→ What to work on: Repeat the entries below exactly. Drop the pictures.

→ Supplied records:

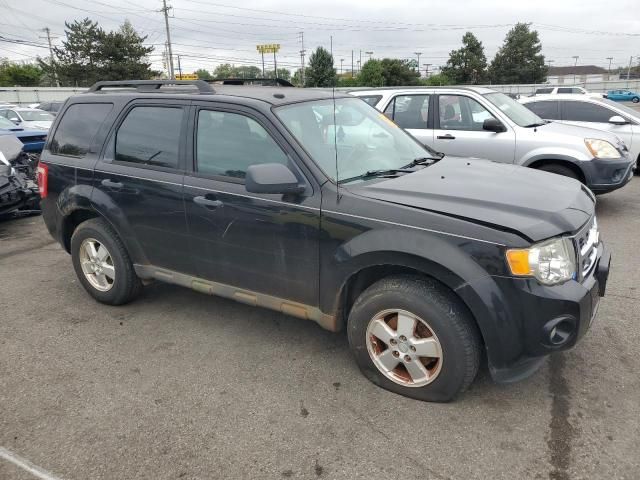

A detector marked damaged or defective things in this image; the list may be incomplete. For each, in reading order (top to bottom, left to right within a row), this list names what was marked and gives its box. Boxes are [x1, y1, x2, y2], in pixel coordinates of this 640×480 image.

damaged hood [352, 158, 592, 242]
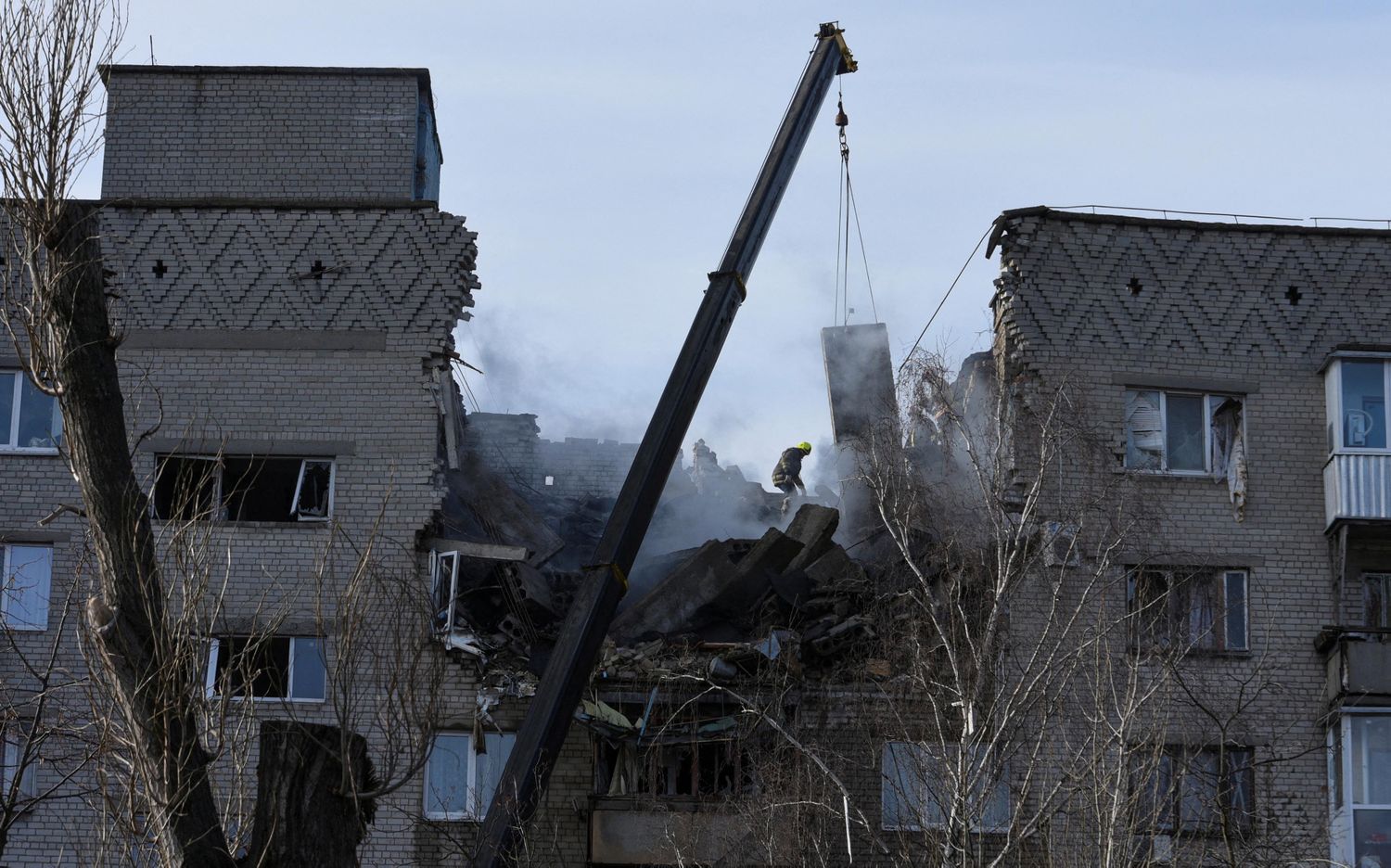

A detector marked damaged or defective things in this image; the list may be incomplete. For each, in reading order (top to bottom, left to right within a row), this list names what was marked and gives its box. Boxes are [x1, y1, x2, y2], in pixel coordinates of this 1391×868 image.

broken window [0, 371, 62, 451]
broken window [1128, 391, 1246, 475]
broken window [154, 454, 336, 523]
broken window [1, 542, 50, 631]
broken window [1135, 571, 1254, 653]
broken window [204, 634, 326, 701]
broken window [425, 731, 519, 820]
broken window [883, 742, 1016, 831]
broken window [1135, 746, 1261, 835]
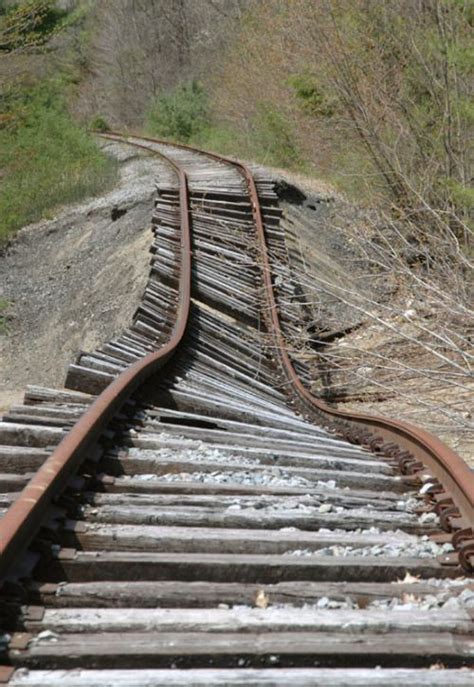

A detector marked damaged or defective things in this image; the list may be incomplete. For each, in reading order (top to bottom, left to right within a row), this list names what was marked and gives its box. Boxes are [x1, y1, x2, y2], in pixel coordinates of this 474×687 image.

rusty steel rail [0, 142, 193, 584]
rusty metal surface [0, 142, 193, 584]
rusty steel rail [109, 132, 472, 572]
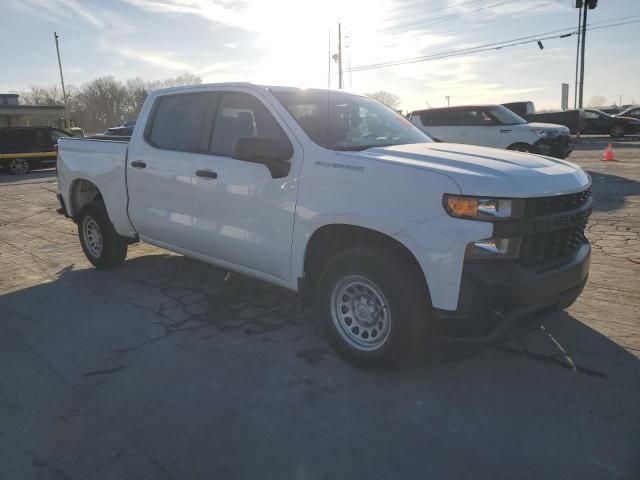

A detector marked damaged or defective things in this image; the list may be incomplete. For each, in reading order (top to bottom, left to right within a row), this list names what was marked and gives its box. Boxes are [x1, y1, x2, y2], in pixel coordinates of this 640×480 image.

cracked concrete ground [0, 137, 636, 478]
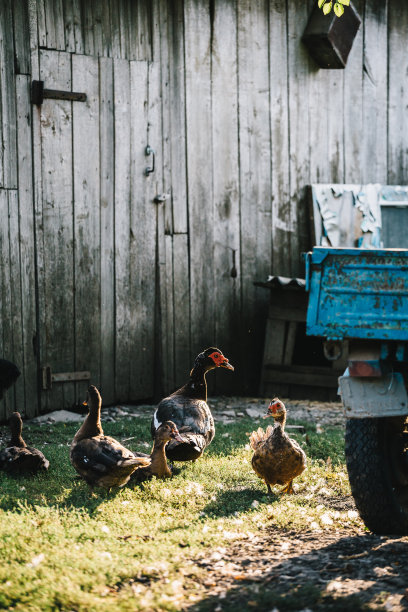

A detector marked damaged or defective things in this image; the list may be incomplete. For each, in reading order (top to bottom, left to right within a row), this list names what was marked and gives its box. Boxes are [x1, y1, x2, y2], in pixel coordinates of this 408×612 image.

rusty barn door hinge [32, 80, 87, 106]
rusty barn door hinge [40, 366, 90, 390]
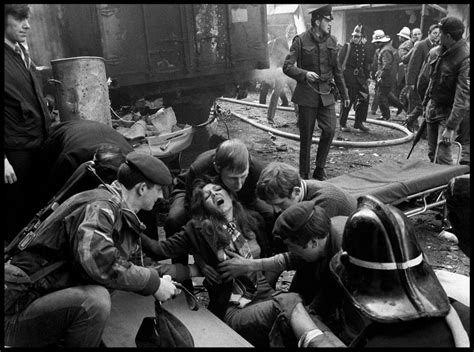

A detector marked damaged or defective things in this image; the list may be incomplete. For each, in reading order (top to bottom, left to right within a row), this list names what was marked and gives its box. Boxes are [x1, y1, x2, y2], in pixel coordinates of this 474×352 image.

rusted drum [50, 55, 112, 126]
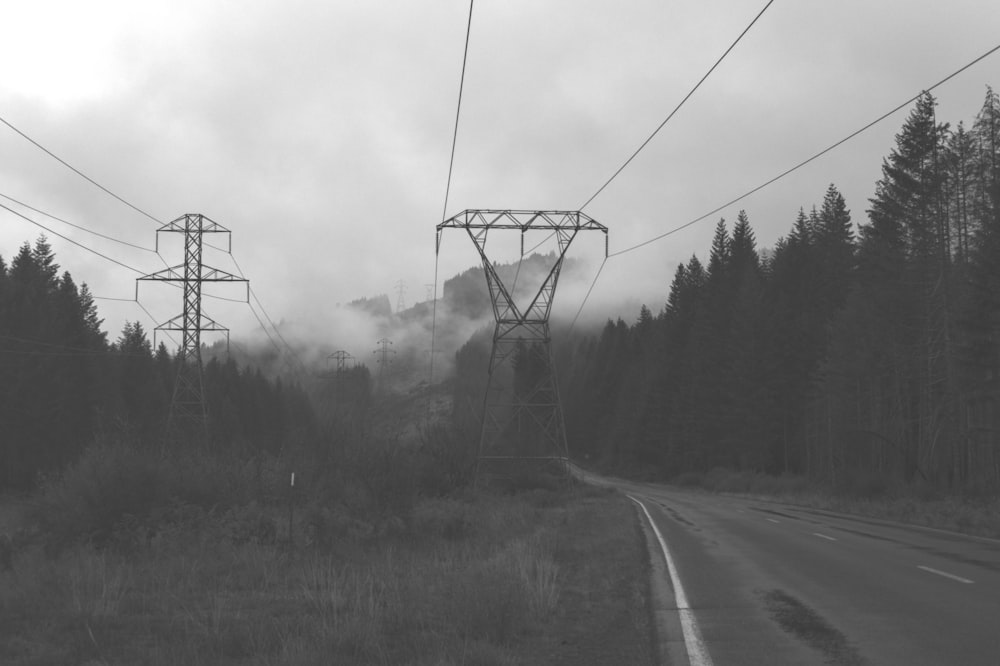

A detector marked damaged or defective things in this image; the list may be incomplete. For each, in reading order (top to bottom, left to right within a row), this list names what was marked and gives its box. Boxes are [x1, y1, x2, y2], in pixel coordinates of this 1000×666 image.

pavement crack [760, 588, 864, 660]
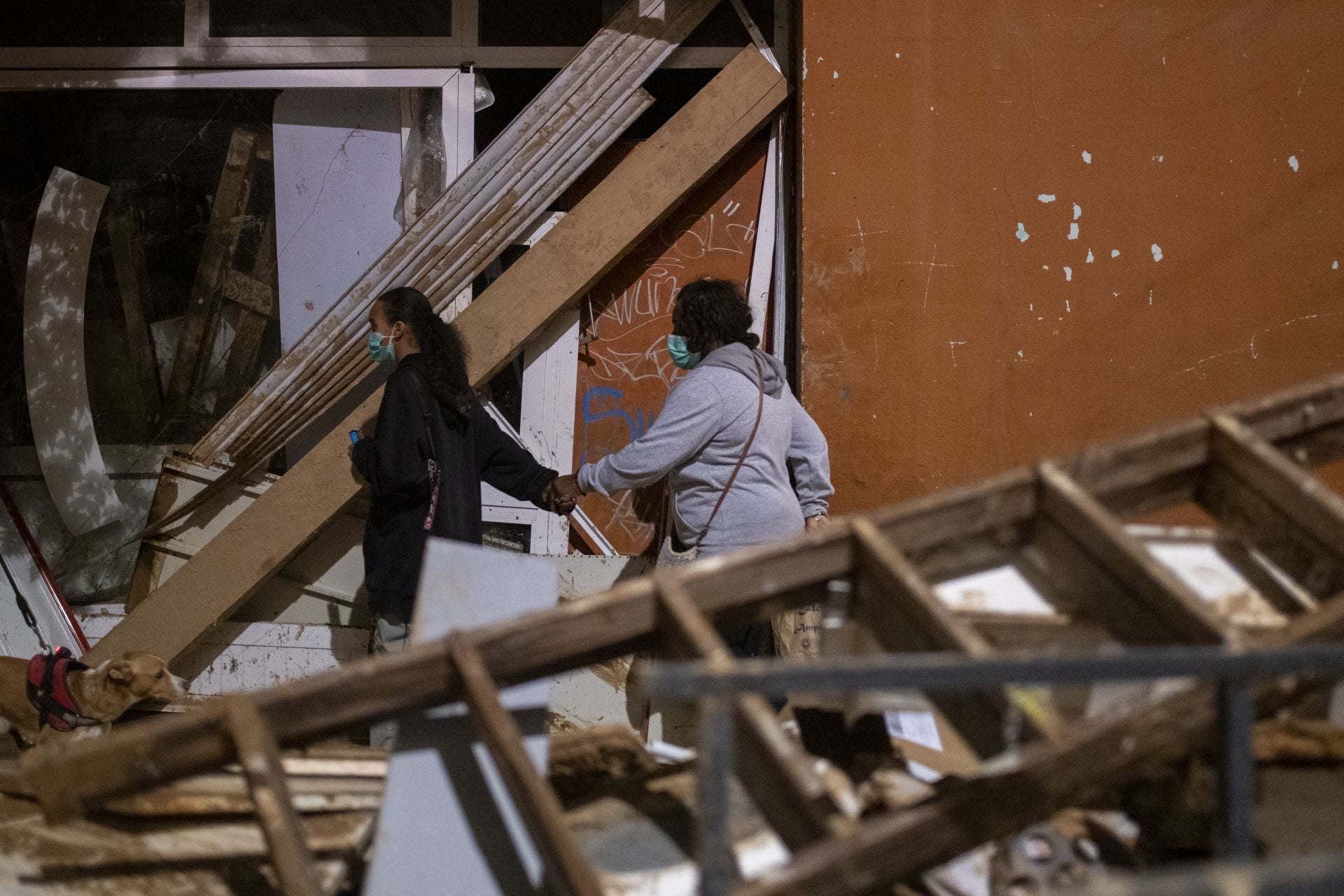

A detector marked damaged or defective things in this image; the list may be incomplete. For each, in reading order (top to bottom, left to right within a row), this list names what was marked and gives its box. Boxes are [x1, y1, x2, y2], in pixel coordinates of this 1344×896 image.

broken wooden plank [22, 166, 125, 537]
broken wooden plank [106, 206, 164, 424]
broken wooden plank [164, 130, 266, 421]
broken wooden plank [84, 47, 790, 671]
broken wooden plank [192, 0, 725, 470]
broken wooden plank [224, 698, 323, 896]
broken wooden plank [451, 634, 605, 896]
broken furniture [21, 370, 1344, 892]
broken wooden plank [29, 376, 1344, 822]
broken wooden plank [655, 578, 844, 854]
broken wooden plank [1032, 462, 1231, 645]
broken wooden plank [1204, 416, 1344, 598]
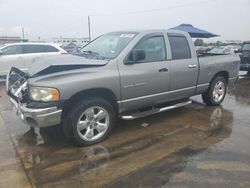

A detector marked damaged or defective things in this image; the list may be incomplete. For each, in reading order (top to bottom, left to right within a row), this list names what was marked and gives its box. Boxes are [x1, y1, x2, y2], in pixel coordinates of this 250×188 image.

crumpled hood [28, 54, 108, 76]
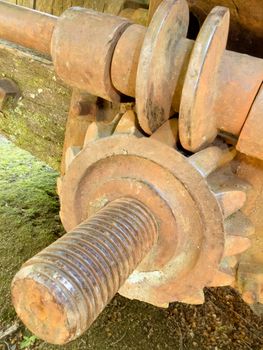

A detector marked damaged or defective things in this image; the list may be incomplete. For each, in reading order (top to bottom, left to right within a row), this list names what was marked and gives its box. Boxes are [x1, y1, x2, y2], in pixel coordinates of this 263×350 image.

→ Solution to this task:
A detector marked damaged or defective things in this image; the list may be incomplete. For each, in reading order (top to bottom, left to right within a row), this list names what was marked and gives its box. Boxes are [x1, y1, x2, y2], in pixel coordinates of this 640×480 image.

damaged hood [352, 158, 592, 242]

A detector marked damaged or defective things in this image; the list may be incomplete. For each, in reading order (top to bottom, left to right within a row), this list names what was marked and gives its box. Boxes are [x1, y1, x2, y2], in pixel coordinates of this 1391×868 image.

broken window [0, 371, 62, 451]
broken window [1128, 391, 1246, 475]
broken window [154, 454, 336, 523]
broken window [1, 542, 50, 631]
broken window [1135, 571, 1254, 653]
broken window [204, 634, 326, 701]
broken window [425, 731, 519, 820]
broken window [883, 742, 1016, 831]
broken window [1135, 746, 1261, 835]

A detector marked damaged or defective things in this image; the list may be incomplete. For each, in reading order (top to bottom, left to right within a row), this list names what was marked and gives its box. Boxes are [x1, y1, x2, y2], in pixel coordinates of this 474×687 image.

rusty steel rail [0, 142, 193, 584]
rusty metal surface [0, 142, 193, 584]
rusty steel rail [109, 132, 472, 572]

A detector marked damaged or defective things in this image; the list may be incomplete. For each, in reading order (top to bottom, left to right within a row), this list names what was marked and gives its box. Boxes are [x1, y1, x2, y2], in pixel coordinates of this 640×480 image.

cracked concrete ground [0, 137, 636, 478]

A detector marked damaged or defective things in this image; the list may be incomplete. For each, in reading order (top to bottom, left to right within a row), this list names what was marked and gives its box. Boxes are [x1, y1, x2, y2], in pixel coordinates of this 408×612 image.

rusty barn door hinge [32, 80, 87, 106]
rusty barn door hinge [40, 366, 90, 390]

A detector marked damaged or defective things in this image; the list may be incomplete. For each, in reading order (top to bottom, left to right within a row), this list names what was marked and gives its box. Boxes are [x1, y1, x2, y2], in pixel coordinates of this 474×352 image.

rusted drum [50, 55, 112, 126]

A detector marked damaged or defective things in this image; the list may be incomplete. For each, in reading order (top to bottom, left to right within a row), this list names what was marked and gives its box. Boxes are [x1, y1, x2, y2], in pixel coordinates of this 1000×666 image.

pavement crack [760, 588, 864, 660]

A detector marked damaged or defective things in this image; the list may be incomplete. For each, in reading order (top to bottom, left to right within a row), this list names what was marked and gives its box. Boxes are [x1, y1, x2, y2], in pixel coordinates of this 1344×896 image.

broken wooden plank [22, 166, 125, 537]
broken wooden plank [106, 206, 164, 424]
broken wooden plank [164, 130, 266, 421]
broken wooden plank [84, 47, 790, 671]
broken wooden plank [192, 0, 725, 470]
broken wooden plank [224, 698, 323, 896]
broken wooden plank [451, 634, 605, 896]
broken furniture [21, 370, 1344, 892]
broken wooden plank [29, 376, 1344, 822]
broken wooden plank [655, 578, 844, 854]
broken wooden plank [1032, 462, 1231, 645]
broken wooden plank [1204, 416, 1344, 598]

A detector marked damaged or defective things in this image; the list may be incomplete. For each, in reading order (top to bottom, left to right within a row), this list names what was marked and gives its box. Boxes are [x1, y1, x2, y2], in pixel coordinates of this 250×188 image.

crumpled hood [28, 54, 108, 76]

A detector marked damaged or defective things in this image; the list may be incomplete. For each, in reading order (top to bottom, left to right within a row), this list names what was marked and gives its box. Boxes are [x1, y1, x2, y2], in pixel coordinates of this 263×350 image.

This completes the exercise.